We process messages through a variety of services (one message will touch probably 9 services before it's done, each doing a specific IO-related function). Right now we have a combination of the worst-case (XML data contract serialization) and best-case (in-memory MSMQ) for performance.
The nature of the message means that our serialized data ends up about 12-15 kilobytes, and we process about 4 million messages per week. Persistent messages in MSMQ were too slow for us, and as the data grows we are feeling the pressure from MSMQ's memory-mapped files. The server is at 16GB of memory usage and growing, just for queueing. Performance also suffers when the memory usage is high, as the machine starts swapping. We're already doing the MSMQ self-cleanup behavior.
I feel like there's a part we're doing wrong here. I tried using RavenDB to persist the messages and just queueing an identifier, but the performance there was very slow (1000 messages per minute, at best). I'm not sure if that's a result of using the development version or what, but we definitely need a higher throughput. The concept worked very well in theory but performance was not up to the task.
The usage pattern has one service acting as a router, which does all reads. The other services will attach information based on their 3rd party hook, and forward back to the router. Most objects are touched 9-12 times, although about 10% are forced to loop around in this system for awhile until the 3rd parties respond appropriately. The services right now account for this and have appropriate sleeping behaviors, as we utilize the priority field of the message for this reason.
So, my question, is what is an ideal stack for message passing between discrete-but-LAN'ed machines in a C#/Windows environment?
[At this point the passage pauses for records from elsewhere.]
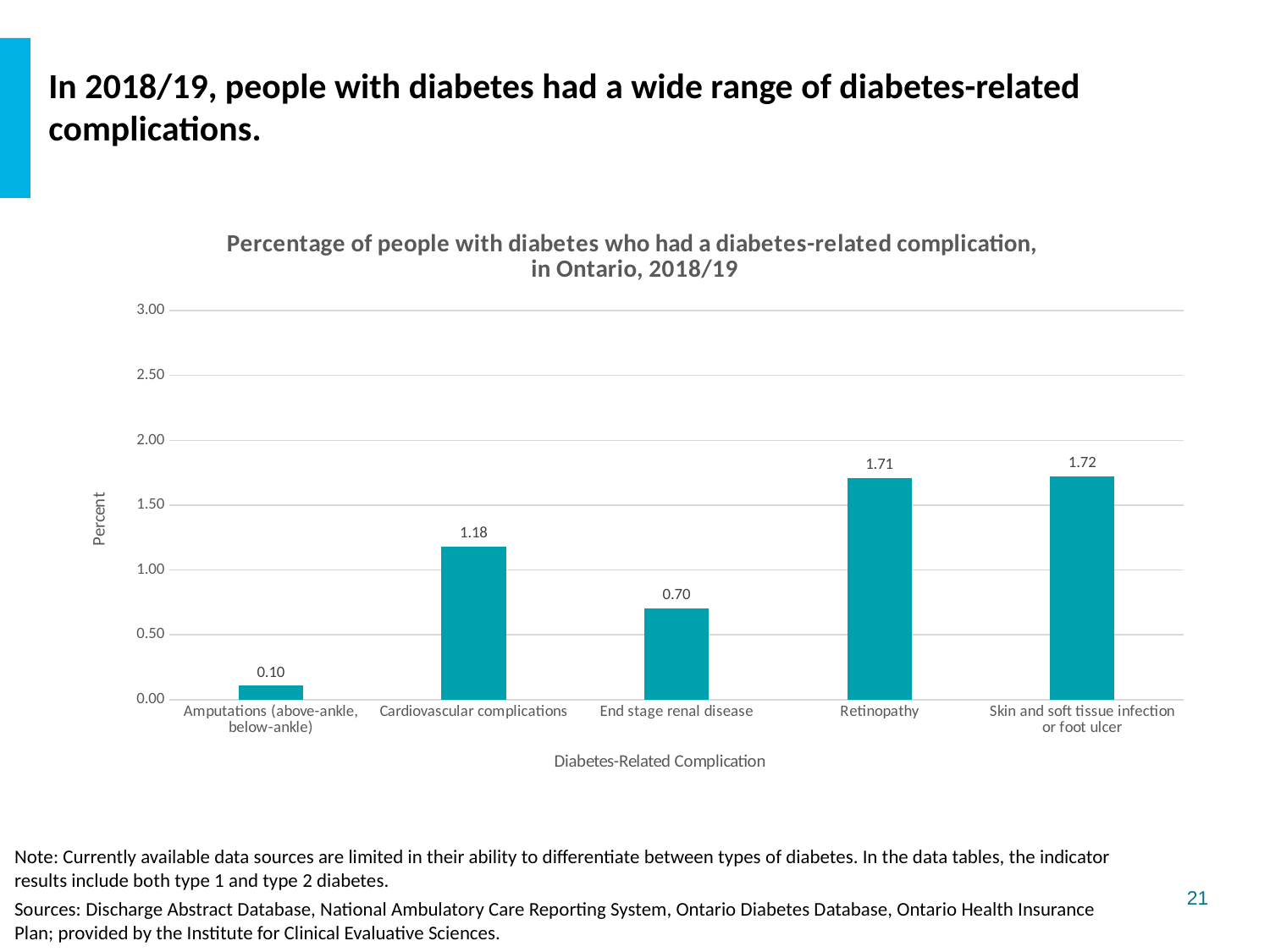
How many diabetes-related complication categories are shown in the chart? 5 What is the value for Amputations (above-ankle, below-ankle)? 0.10 Which diabetes-related complication has the lowest percentage? Amputations (above-ankle, below-ankle) What is the difference between the values for Cardiovascular complications and End stage renal disease? 0.48 Is the value for Cardiovascular complications greater or less than 1.00? greater What is the label of the y axis of the chart? Percent What kind of chart is shown on the slide? Bar chart What is the value for End stage renal disease? 0.70 What is the value for Retinopathy? 1.71 What is the difference between the values for Skin and soft tissue infection or foot ulcer and Amputations (above-ankle, below-ankle)? 1.62 Which is larger, the value for Retinopathy or the value for End stage renal disease? Retinopathy What is the value for Cardiovascular complications? 1.18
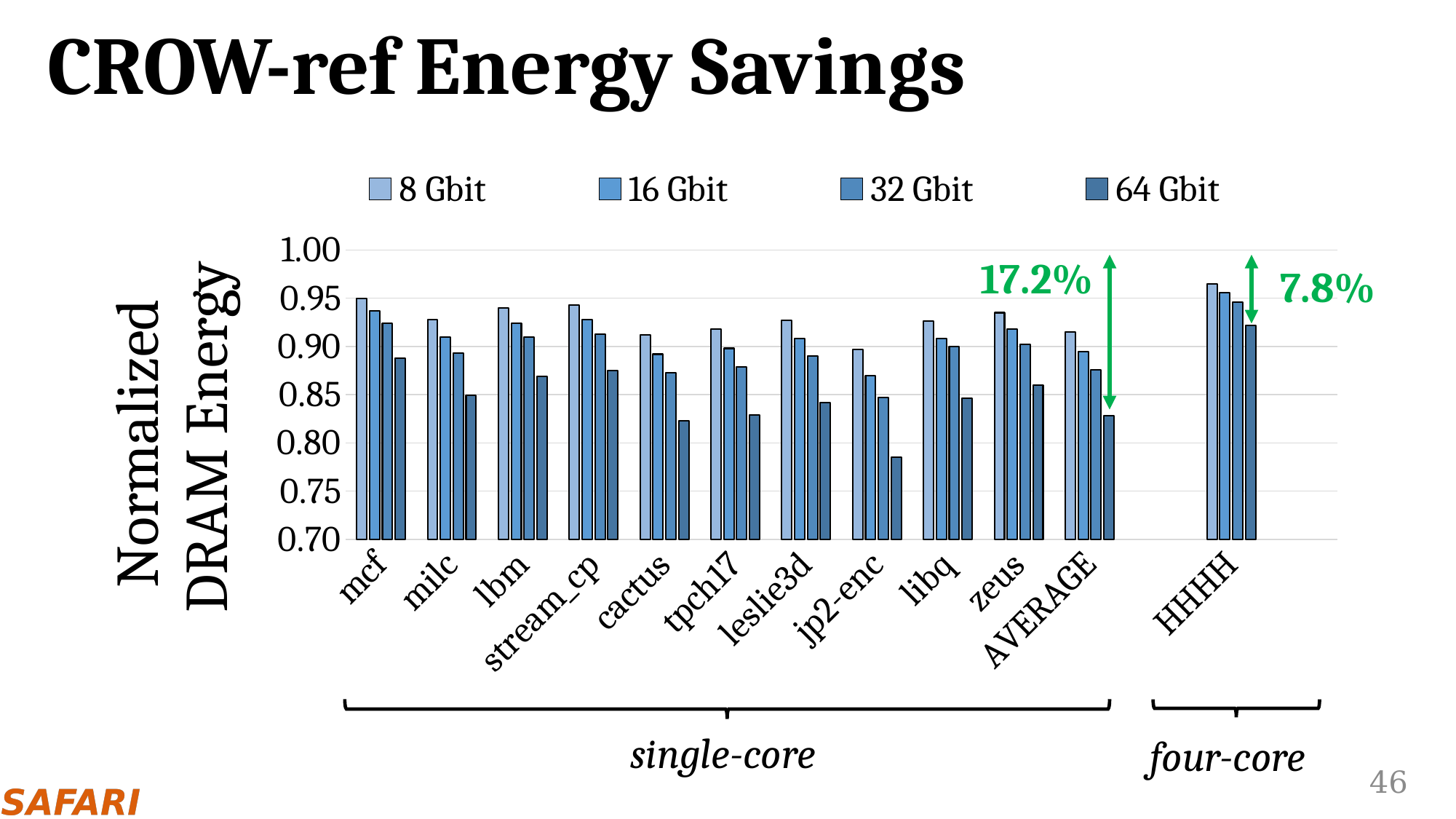
How many workload categories are shown along the x axis? 12 Is the 64 Gbit value for jp2-enc greater or less than 0.80? less What kind of chart is shown on the slide? bar chart Is the 64 Gbit value for mcf greater or less than 0.90? less Within each workload, do the bars rise or fall as the DRAM capacity increases from 8 Gbit to 64 Gbit? fall What energy saving percentage is annotated for the single-core AVERAGE at 64 Gbit? 17.2% Is the 64 Gbit value for cactus greater or less than 0.85? less How many series does the legend list? 4 Which workload has the highest 8 Gbit normalized DRAM energy? HHHH Which workload has the lowest 64 Gbit normalized DRAM energy? jp2-enc Which is larger, the 64 Gbit value for libq or the 64 Gbit value for jp2-enc? libq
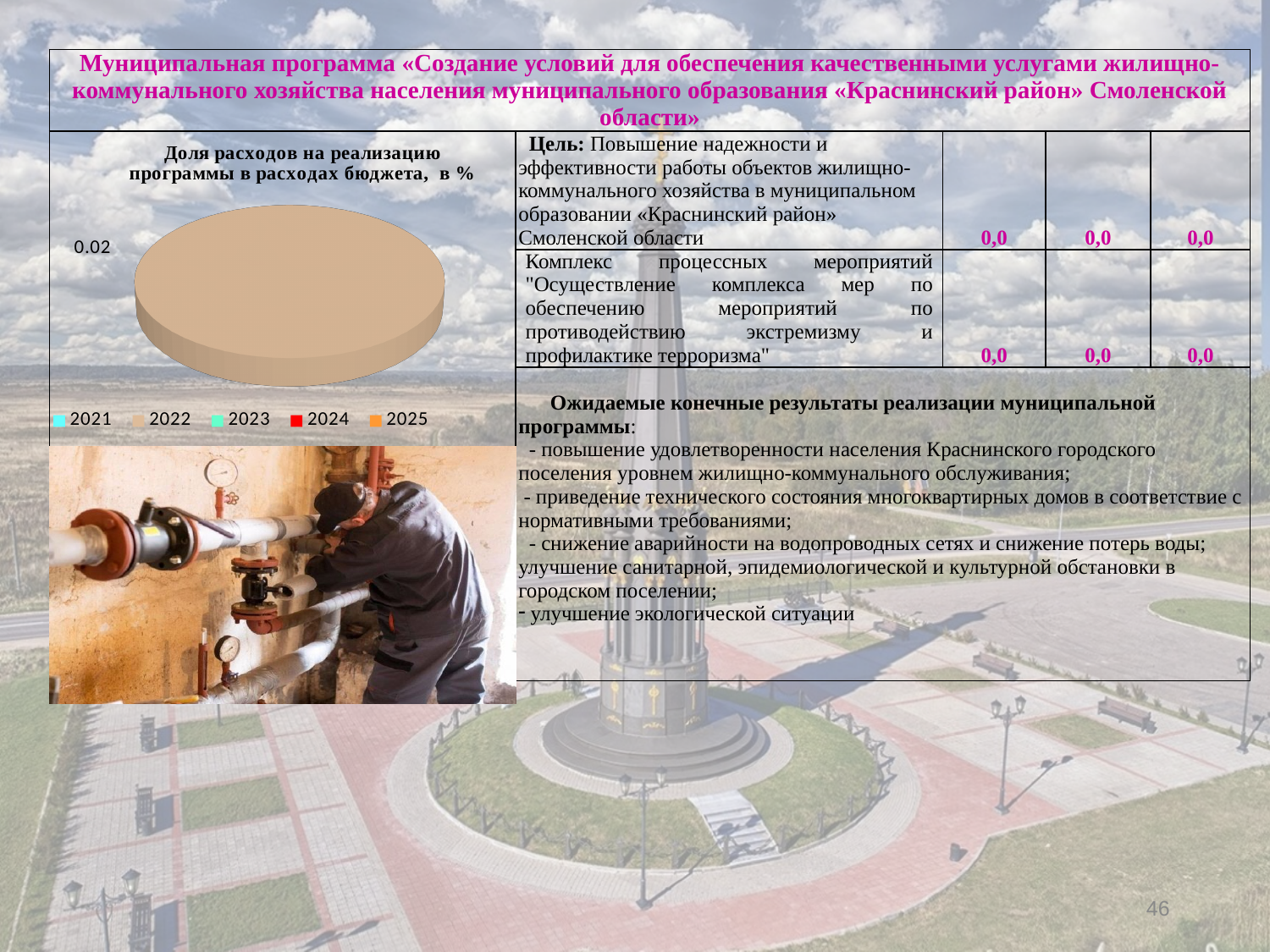
How many slices are visible in the pie chart? 1 How many entries does the chart's legend list? 5 What data label value is printed next to the pie chart? 0.02 Which years are listed in the chart's legend? 2021, 2022, 2023, 2024, 2025 What kind of chart is shown on the slide? pie chart What is the title of the chart on the slide? Доля расходов на реализацию программы в расходах бюджета, в % Which legend entry matches the colour of the visible pie slice? 2022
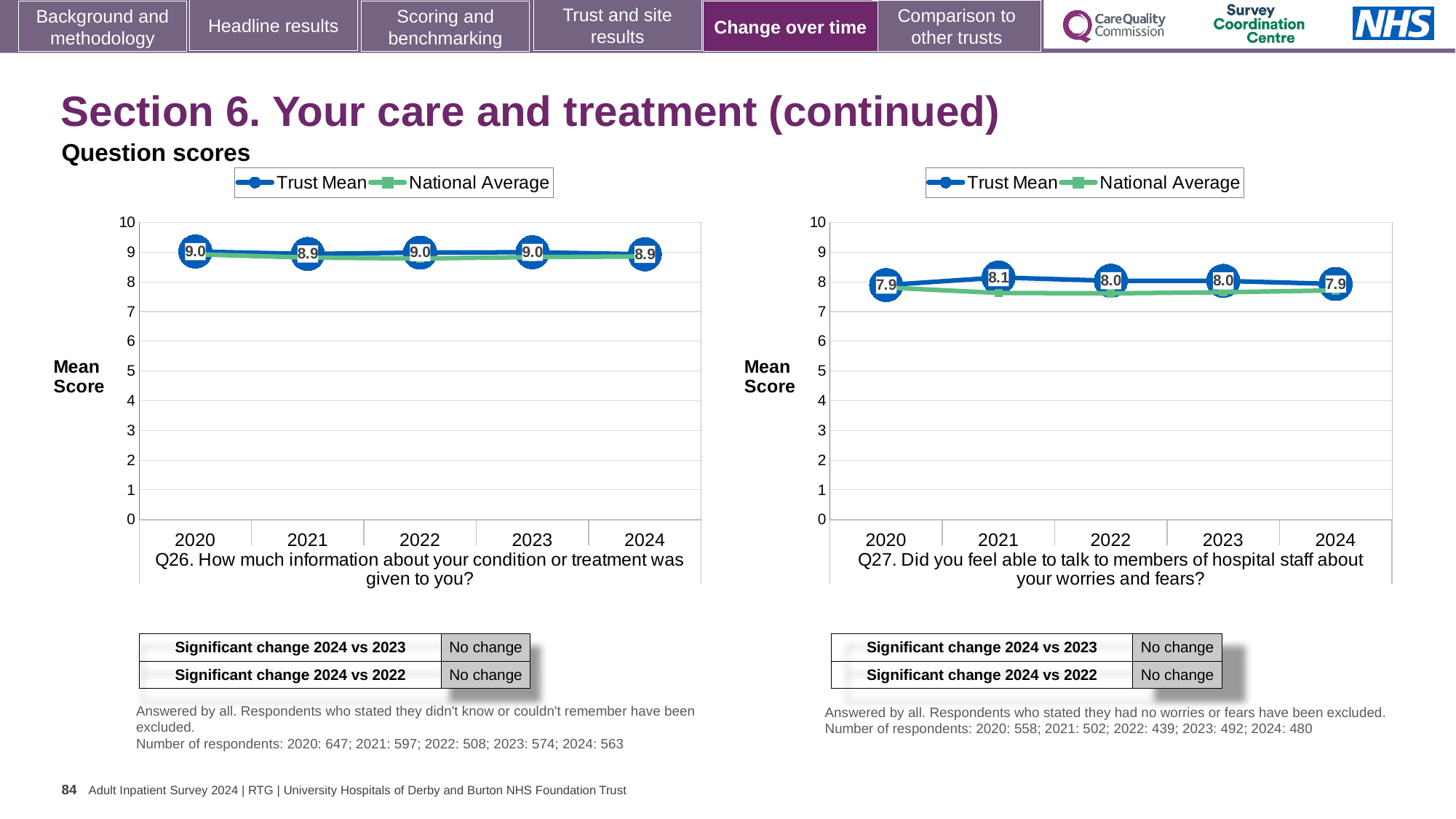
How many years are plotted on the x axis of the Q26 chart on the left? 5 In the Q26 chart on the left, is the Trust Mean score for 2022 larger or smaller than the score for 2021? larger What kind of chart is the Q26 chart on the left? Line chart In the Q27 chart on the right, which year has the highest Trust Mean score? 2021 How many series does the legend of the Q27 chart on the right list? 2 In the Q27 chart on the right, what is the difference between the Trust Mean scores for 2021 and 2020? 0.2 In the Q27 chart on the right, what is the Trust Mean score for 2024? 7.9 In the Q26 chart on the left, what is the Trust Mean score for 2020? 9.0 What are the two series named in the legend of the Q26 chart on the left? Trust Mean and National Average In the Q26 chart on the left, what is the Trust Mean score for 2024? 8.9 In the Q27 chart on the right, what is the Trust Mean score for 2021? 8.1 In the Q27 chart on the right, is the National Average value for 2021 greater or less than 9? less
I would normally start with BinaryFormatter instead of XML serialization, but that's a rabbit hole if a better way is to offload serialization to a document store. Hence, my question.
: The nature of our business means the sooner we process messages, the more money we make. We've empirically proven that processing a message later in the week means we are less likely to make that money. While performance of "1000 per minute" sounds plenty fast, we really need that number upwards of 10k/minute. Just because I'm giving numbers in messages per week doesn't mean we have a whole week to process those messages.
Based on the comments, I'll add some clarification:
I'm not sure serialization is our bottleneck. I've benchmarked the application, and while serialization does show up in the heat graph, it's only responsible for maybe 2.5-3% of the service's CPU utilization.
I'm mostly concerned about the permanence of our messages and potential misuse of MSMQ. We are using non-transactional, non-persistent messages so we can keep queueing performance up, and I would really like to have at least persistent messages so they survive a reboot.
Adding more RAM is a stopgap measure. The machine has already gone from 4GB -> 16GB of RAM and it's getting harder and harder to take it down to continue adding more.
Because of the star routing pattern of the application, half the time an object is popped then pushed to a queue it doesn't change at all. This lends itself again (IMO) to storing it in some kind of key-value store elsewhere and simply passing message identifiers.
The star routing pattern is integral to the application and will not change. We can't application-centipede it because every piece along the way operates asynchronously (in a polling fashion) and we want to centralize the retry behavior in one place.
The application logic is written in C#, the objects are immutable POCOs, the target deployment environment is Windows Server 2012, and we are allowed to stand up additional machines if a particular piece of software is only supported in Linux.
My goals are to maintain current throughput while reducing memory footprint and increasing fault tolerance with a minimum outlay of capital.